What is the correct way to do sit-ups?

What is the correct way to do sit-ups?

Exercise is a lifestyle for many people nowadays, and sit-ups are a common and very convenient way of exercise. The correct method of sit-ups is overlooked by many people. The correct method of sit-ups can achieve the purpose of exercise faster.

1. Feet:

Place your feet flat on the ground, hip-width apart. Be careful not to hook your feet onto anything to stabilize your body, as this will reduce the effectiveness of your abdominal muscle training.

2. Legs:

The correct leg posture for sit-ups is to bend the legs about 45 degrees, rather than straightening them. Sit-ups in a straight position can cause great harm to the spine.

3. Abdomen:

Notice the feeling of your abdominal muscles contracting. Keeping your abdominal muscles contracted throughout the movement will strengthen your transverse abdominals, the thin layer of muscle that runs across the abdomen. Strong transverse abdominal muscles can help you achieve a tight abdominal look.

4. Head:

Keep your head and torso upright. (Turning your head to the sides fatigues your neck muscles and increases your risk of injury.) Look straight up and forward; if you're staring at your knees throughout the movement, your head will be leaning forward too far.

5. Hands:

Do not cross your hands behind your neck, otherwise it will easily pull your neck and cause discomfort.

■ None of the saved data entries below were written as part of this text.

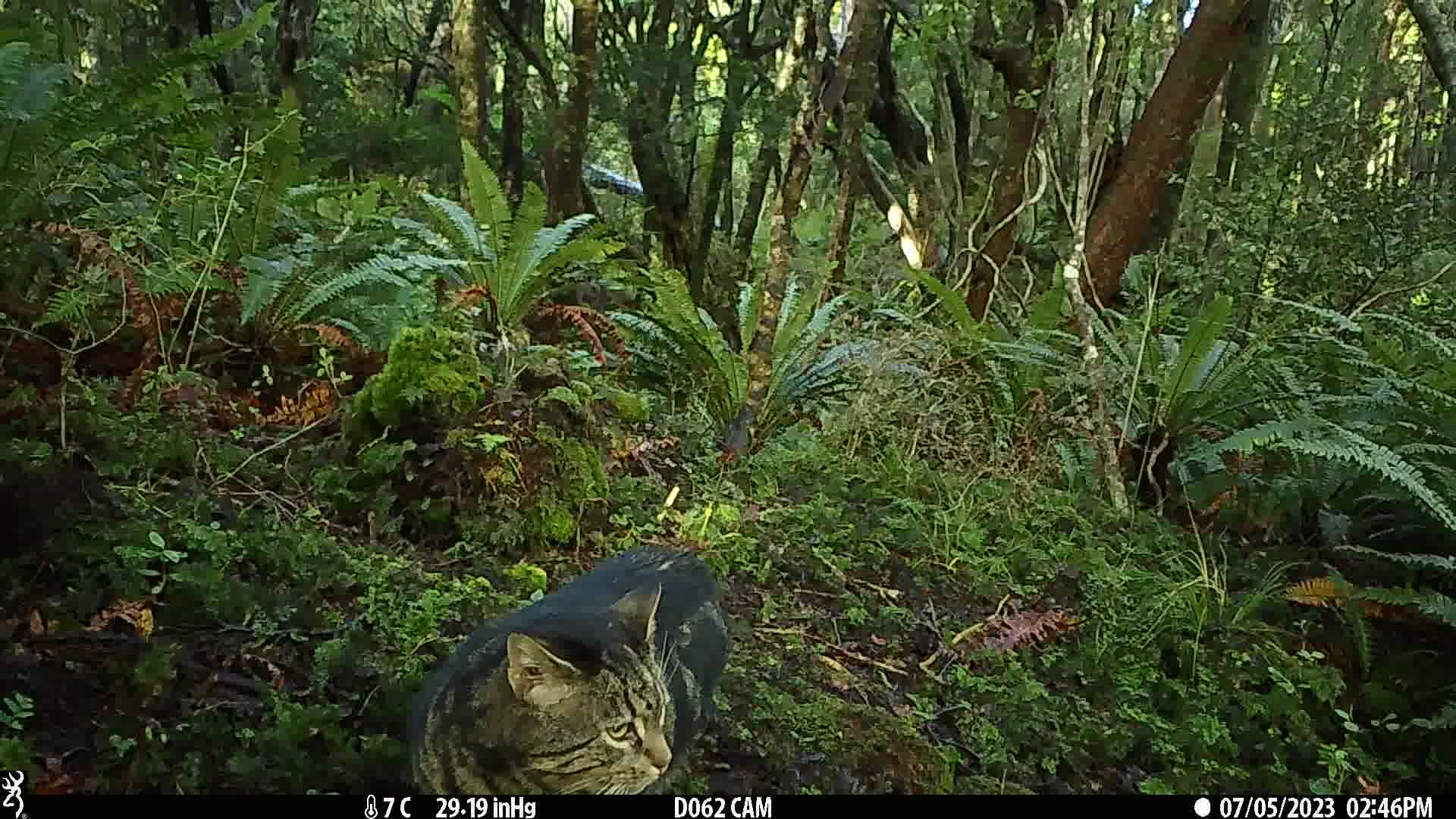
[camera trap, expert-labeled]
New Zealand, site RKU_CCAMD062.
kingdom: Animalia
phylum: Chordata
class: Mammalia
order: Carnivora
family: Felidae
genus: Felis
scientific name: Felis catus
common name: domestic cat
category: cat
Cat (domestic cat) (Felis catus).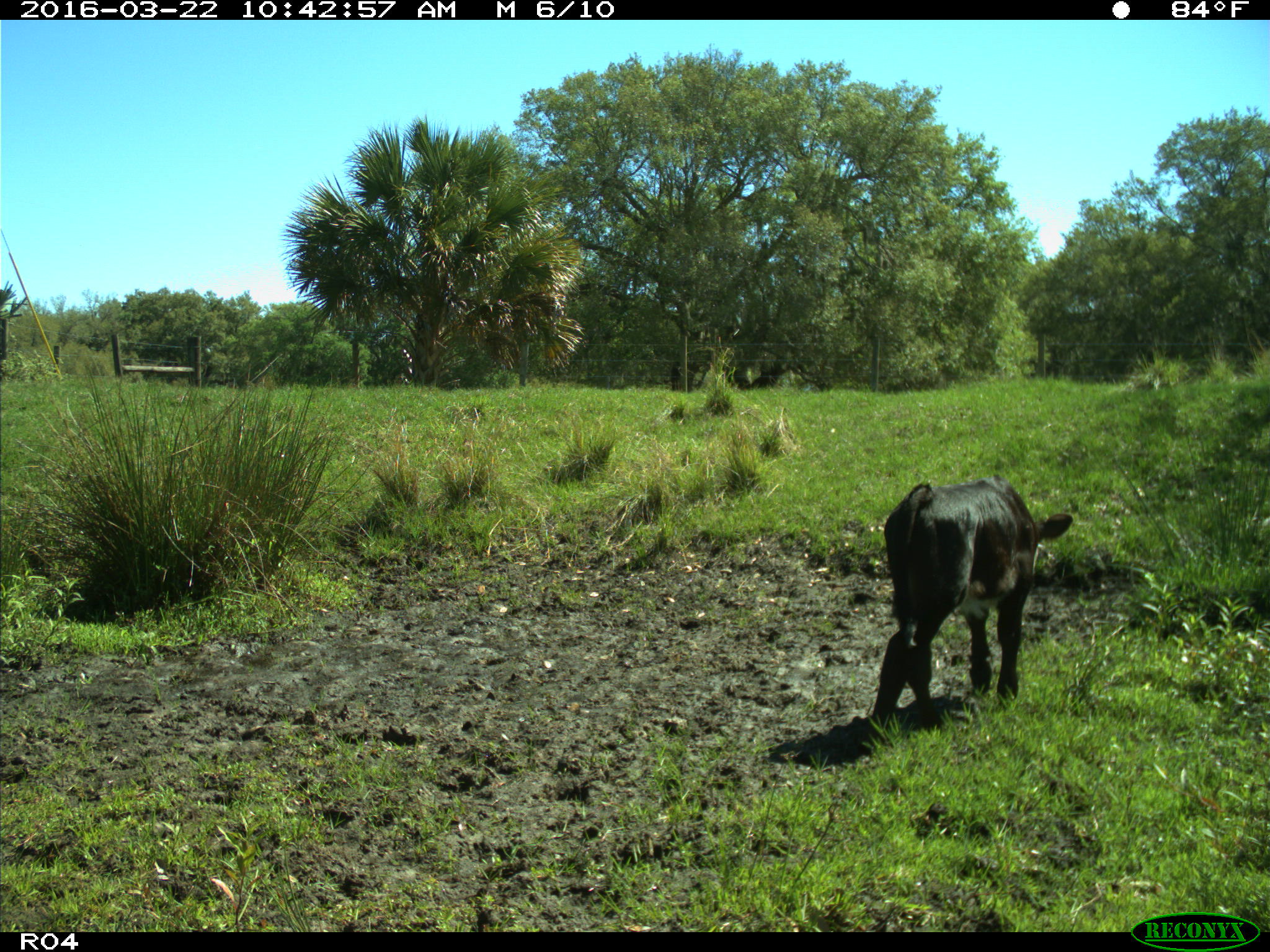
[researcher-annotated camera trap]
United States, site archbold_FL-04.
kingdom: Animalia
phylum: Chordata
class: Mammalia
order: Artiodactyla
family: Bovidae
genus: Bos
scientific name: Bos taurus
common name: domestic cow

Hold your fists behind your ears, or cross your arms over your chest.

6. Mouth:

Just breathe normally. Exhale as you rise, and inhale as you lower. Exhaling forcefully when standing up will affect the strength of the movement, so you should exhale slowly.

7. Shoulders:

Many people are accustomed to hunching their chests when doing exercises. Although this can make the movements easier to do, it also increases the stress on the upper back and neck, reducing the effect of abdominal muscle training. During the movement, you should focus on bringing your chest closer to your pelvis and always keep your shoulders and upper back in a naturally stretched position.

8. Lower back:

The tailbone and lower back should remain in contact with the floor at all times. If your lower back is coming off the floor, you are not working your abs alone.

9. Back:

The angle of the upper body should not exceed 45 degrees, otherwise muscles other than abdominal muscles such as the buttocks and leg muscles will be involved in the exercise.